Las experiencias de la pandemia, sobre todo en sus periodos más intensos, nos llevaron a cuestionar nuestros modos de vida y de desarrollo, y a explorar cambios para aplicar cuando se retomaran las actividades regulares. Se repitió hasta el cansancio que no deberíamos volver a la antigua normalidad en múltiples aspectos de la vida colectiva, pero el tema central fue sobre todo la urgencia de replantear la gestión de la salud pública.
A partir de marzo de 2020 discutimos intensamente si las respuestas de política económica fueron o no las correctas, si había formas de volver más rápido a las aulas, si necesitábamos más servicios de cuidado, y así con diversos temas cruciales, pero lo central era y sigue siendo si nuestras políticas de salud, sus instituciones y prácticas, están en condiciones de enfrentar adecuadamente una amenaza tan intensa como la que vivimos con la pandemia, y también los retos más comunes de prevención y atención de los riesgos sanitarios más convencionales.

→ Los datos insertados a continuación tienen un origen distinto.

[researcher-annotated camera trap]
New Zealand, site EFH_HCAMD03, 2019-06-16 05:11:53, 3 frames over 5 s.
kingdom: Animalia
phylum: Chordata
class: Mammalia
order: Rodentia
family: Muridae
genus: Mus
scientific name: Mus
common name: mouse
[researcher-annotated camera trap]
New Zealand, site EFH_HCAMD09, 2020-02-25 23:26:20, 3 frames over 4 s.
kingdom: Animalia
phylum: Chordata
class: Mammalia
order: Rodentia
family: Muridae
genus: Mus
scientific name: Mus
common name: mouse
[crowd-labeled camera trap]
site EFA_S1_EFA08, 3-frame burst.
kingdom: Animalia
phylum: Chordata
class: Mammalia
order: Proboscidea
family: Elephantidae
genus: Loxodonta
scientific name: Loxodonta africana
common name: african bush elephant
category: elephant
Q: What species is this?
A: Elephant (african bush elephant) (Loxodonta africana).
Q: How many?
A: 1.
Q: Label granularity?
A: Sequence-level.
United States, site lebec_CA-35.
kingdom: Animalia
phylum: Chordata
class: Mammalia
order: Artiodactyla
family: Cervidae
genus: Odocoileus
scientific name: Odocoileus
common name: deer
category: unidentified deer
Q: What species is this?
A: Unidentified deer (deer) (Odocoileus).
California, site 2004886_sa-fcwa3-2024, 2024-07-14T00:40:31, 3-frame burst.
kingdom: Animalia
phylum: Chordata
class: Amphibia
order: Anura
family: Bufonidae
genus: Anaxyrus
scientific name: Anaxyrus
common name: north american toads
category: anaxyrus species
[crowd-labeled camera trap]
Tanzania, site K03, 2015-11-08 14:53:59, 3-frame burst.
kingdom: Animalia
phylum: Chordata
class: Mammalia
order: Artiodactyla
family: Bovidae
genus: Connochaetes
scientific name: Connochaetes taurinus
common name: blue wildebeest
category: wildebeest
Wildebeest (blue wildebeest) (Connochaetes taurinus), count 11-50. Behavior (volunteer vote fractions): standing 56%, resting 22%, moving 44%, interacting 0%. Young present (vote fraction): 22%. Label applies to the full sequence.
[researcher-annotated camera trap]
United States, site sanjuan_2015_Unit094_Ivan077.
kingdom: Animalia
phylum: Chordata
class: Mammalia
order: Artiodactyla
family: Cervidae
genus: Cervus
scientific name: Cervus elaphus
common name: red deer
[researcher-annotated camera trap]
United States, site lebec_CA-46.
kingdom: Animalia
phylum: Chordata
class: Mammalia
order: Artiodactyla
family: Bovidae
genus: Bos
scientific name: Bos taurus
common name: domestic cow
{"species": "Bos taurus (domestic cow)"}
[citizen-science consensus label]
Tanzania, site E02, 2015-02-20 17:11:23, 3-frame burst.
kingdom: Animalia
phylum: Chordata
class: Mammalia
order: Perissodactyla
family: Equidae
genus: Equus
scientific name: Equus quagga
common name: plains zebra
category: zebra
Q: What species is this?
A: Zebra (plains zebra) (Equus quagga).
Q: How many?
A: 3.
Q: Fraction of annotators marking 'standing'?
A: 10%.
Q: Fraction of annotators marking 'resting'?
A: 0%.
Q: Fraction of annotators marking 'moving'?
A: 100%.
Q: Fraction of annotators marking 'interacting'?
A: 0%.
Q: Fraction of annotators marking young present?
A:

Sin embargo, conforme fuimos dejando atrás los momentos más críticos del COVID-19, que sigue entre nosotros y seguirá quizá indefinidamente, las políticas de salud se entretuvieron en sepultar los restos del Instituto de Salud para el Bienestar, el INSABI, un fracaso reconocido pero disimulado, y en emprender una reorganización centralista que sigue manteniendo un sistema que segmenta a la población en dos grandes grupos según su filiación laboral, con una tratamiento excluyente en asignaciones presupuestales y en servicios otorgados, y que reproduce la desigualdad en la calidad y el acceso a la salud.
A pesar de las evidencias presentadas, sobre todo por la Comisión Independiente, que fue atacada públicamente por atreverse a documentar los saldos mortales de la gestión de la pandemia, se sigue tendiendo un velo que cubre nuestro fracaso, primero para enfrentar el COVID-19 y luego para reorganizar el sistema público de salud. Dedicamos más energía y presupuesto a defender unas cuantas obras públicas, como un tren de dudosa utilidad colectiva o una refinería que quizá con el tiempo opere como se debe, que a discutir y financiar una reconstrucción de las políticas y las instituciones sanitarias. Los servicios se redujeron, los gastos privados aumentaron, las consultas en las farmacias se desbordaron, y en 2025 el presupuesto de salud sufrió una nueva disminución, y, en general, la principal urgencia derivada de la pandemia quedó nuevamente de lado.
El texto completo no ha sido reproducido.